### [ACTION ITEM]
Of the material below, the lines to be retyped are those from the line containing "United States, site archbold_FL-07." through the line containing "scientific name: Crocuta crocuta", inclusive; reproduce them exactly.

### [DATASET EXCERPTS]
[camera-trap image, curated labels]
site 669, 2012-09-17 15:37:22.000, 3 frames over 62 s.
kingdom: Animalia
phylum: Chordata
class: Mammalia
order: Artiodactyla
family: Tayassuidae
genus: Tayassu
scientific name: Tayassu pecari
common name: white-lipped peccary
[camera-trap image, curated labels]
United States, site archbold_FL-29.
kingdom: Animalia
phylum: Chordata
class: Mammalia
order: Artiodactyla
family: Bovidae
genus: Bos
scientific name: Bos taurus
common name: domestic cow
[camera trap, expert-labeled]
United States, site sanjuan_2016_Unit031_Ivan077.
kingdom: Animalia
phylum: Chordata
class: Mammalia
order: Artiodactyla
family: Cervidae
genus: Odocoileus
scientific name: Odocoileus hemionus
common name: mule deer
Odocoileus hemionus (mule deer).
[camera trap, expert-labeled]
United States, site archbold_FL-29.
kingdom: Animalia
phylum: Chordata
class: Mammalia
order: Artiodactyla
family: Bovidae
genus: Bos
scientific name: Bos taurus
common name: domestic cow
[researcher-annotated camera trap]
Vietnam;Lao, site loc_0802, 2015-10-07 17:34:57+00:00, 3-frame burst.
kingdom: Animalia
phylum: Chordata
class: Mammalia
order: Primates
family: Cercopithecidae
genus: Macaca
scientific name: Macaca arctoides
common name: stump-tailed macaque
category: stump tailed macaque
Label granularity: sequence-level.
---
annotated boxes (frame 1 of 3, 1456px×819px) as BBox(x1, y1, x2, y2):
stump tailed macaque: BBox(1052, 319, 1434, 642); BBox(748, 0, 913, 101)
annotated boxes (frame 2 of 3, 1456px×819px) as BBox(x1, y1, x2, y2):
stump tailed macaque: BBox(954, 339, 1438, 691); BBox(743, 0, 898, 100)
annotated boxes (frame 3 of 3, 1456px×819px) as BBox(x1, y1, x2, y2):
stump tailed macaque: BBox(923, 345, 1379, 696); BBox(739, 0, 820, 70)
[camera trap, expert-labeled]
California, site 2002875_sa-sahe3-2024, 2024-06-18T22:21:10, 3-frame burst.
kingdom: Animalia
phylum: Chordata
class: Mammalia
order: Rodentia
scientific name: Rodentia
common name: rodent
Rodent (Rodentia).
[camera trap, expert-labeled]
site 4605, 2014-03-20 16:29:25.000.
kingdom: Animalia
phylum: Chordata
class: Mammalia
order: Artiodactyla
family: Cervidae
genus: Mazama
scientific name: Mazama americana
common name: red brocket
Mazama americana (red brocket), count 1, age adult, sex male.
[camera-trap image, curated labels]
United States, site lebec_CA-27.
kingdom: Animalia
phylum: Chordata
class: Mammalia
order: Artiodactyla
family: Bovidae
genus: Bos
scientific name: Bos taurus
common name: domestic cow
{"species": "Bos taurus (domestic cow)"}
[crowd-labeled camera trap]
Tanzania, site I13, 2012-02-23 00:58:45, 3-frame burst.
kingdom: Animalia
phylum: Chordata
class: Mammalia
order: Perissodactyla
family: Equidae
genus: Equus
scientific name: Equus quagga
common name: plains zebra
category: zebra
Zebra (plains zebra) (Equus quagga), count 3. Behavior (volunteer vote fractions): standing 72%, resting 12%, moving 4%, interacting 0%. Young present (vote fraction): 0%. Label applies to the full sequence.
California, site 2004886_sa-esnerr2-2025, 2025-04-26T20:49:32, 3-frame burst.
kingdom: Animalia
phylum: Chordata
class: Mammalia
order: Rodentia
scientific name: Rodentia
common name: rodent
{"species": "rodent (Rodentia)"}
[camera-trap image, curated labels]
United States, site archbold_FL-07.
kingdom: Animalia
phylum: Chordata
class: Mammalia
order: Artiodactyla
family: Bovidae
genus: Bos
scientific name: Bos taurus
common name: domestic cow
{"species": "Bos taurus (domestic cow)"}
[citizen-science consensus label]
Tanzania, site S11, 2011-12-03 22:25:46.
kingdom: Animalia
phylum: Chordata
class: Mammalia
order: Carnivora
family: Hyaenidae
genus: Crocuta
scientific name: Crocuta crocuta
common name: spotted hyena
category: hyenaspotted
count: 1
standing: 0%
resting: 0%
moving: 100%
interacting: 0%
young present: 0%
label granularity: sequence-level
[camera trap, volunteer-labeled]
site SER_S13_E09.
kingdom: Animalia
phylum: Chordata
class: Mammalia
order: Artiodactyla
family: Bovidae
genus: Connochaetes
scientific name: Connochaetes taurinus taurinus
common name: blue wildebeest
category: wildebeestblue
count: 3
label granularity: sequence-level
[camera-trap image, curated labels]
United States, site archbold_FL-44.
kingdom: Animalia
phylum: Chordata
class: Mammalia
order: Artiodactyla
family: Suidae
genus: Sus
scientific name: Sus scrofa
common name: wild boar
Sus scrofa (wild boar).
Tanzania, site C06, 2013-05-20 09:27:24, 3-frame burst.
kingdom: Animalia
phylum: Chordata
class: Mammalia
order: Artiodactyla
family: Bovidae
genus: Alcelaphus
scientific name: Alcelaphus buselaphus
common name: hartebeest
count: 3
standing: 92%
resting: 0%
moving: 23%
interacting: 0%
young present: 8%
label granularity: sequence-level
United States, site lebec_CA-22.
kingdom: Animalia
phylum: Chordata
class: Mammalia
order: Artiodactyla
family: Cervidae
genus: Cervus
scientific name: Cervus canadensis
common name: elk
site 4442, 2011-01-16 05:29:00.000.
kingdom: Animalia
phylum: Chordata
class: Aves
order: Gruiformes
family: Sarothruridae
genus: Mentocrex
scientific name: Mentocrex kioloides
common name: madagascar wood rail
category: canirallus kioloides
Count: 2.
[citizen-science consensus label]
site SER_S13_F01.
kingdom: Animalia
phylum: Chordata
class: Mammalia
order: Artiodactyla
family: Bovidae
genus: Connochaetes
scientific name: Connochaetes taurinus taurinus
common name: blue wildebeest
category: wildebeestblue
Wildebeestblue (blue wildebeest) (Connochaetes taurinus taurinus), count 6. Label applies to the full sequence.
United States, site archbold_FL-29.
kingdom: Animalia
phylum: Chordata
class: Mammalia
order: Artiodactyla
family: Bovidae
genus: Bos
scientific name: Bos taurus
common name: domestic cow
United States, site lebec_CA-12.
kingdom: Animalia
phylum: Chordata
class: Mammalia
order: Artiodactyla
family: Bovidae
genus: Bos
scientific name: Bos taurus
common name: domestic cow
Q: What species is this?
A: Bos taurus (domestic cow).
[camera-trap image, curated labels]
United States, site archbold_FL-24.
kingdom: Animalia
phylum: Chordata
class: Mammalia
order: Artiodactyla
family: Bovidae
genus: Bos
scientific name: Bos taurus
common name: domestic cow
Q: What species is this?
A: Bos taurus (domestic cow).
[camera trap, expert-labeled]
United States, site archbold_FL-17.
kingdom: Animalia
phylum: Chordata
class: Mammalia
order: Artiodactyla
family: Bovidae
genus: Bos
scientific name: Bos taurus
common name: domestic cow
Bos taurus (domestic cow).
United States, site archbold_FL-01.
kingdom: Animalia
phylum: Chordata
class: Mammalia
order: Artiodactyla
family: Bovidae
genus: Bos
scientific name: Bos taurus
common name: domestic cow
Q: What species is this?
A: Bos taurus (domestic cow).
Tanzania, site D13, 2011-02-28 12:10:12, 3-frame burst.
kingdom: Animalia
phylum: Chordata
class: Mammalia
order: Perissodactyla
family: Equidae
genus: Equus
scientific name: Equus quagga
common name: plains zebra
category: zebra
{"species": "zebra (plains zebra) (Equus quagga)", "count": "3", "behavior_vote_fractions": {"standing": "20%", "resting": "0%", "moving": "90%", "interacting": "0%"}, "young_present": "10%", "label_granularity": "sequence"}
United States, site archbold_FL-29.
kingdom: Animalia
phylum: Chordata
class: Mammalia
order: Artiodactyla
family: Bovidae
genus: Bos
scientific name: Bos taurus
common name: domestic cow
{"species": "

### [SOLUTION FOR THIS TASK]
United States, site archbold_FL-07.
kingdom: Animalia
phylum: Chordata
class: Mammalia
order: Artiodactyla
family: Bovidae
genus: Bos
scientific name: Bos taurus
common name: domestic cow
{"species": "Bos taurus (domestic cow)"}
[citizen-science consensus label]
Tanzania, site S11, 2011-12-03 22:25:46.
kingdom: Animalia
phylum: Chordata
class: Mammalia
order: Carnivora
family: Hyaenidae
genus: Crocuta
scientific name: Crocuta crocuta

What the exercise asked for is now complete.